[EXERCISE DESCRIPTION] Only the opening lines of the listing, through the one with "Consider this experimental", are to be retyped, each exactly as it stands.
--- START ---
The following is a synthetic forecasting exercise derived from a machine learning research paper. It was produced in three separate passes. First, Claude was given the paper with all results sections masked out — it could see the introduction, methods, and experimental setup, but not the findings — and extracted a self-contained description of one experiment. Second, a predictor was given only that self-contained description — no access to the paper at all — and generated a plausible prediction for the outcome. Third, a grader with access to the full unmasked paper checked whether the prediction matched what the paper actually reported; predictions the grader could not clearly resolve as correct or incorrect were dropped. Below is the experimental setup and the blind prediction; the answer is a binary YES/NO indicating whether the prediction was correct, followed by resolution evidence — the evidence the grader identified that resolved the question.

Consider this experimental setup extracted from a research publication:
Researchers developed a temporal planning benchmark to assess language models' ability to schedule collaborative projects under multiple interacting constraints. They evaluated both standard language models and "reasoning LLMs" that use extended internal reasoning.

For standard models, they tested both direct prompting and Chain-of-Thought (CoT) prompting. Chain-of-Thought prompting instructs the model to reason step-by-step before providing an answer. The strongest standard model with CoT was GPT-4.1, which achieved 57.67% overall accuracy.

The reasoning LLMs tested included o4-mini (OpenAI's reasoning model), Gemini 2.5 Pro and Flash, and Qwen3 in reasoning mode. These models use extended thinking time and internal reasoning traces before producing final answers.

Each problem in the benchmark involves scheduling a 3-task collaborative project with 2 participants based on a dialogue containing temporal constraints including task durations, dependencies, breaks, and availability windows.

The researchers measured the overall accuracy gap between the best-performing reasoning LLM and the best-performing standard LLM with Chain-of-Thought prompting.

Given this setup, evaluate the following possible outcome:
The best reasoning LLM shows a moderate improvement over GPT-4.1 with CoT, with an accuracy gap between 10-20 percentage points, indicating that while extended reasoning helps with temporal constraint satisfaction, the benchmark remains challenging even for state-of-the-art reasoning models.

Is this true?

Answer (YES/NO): NO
--- END ---
[ANSWER SECTION]
The following is a synthetic forecasting exercise derived from a machine learning research paper. It was produced in three separate passes. First, Claude was given the paper with all results sections masked out — it could see the introduction, methods, and experimental setup, but not the findings — and extracted a self-contained description of one experiment. Second, a predictor was given only that self-contained description — no access to the paper at all — and generated a plausible prediction for the outcome. Third, a grader with access to the full unmasked paper checked whether the prediction matched what the paper actually reported; predictions the grader could not clearly resolve as correct or incorrect were dropped. Below is the experimental setup and the blind prediction; the answer is a binary YES/NO indicating whether the prediction was correct, followed by resolution evidence — the evidence the grader identified that resolved the question.

Consider this experimental setup extracted from a research publication:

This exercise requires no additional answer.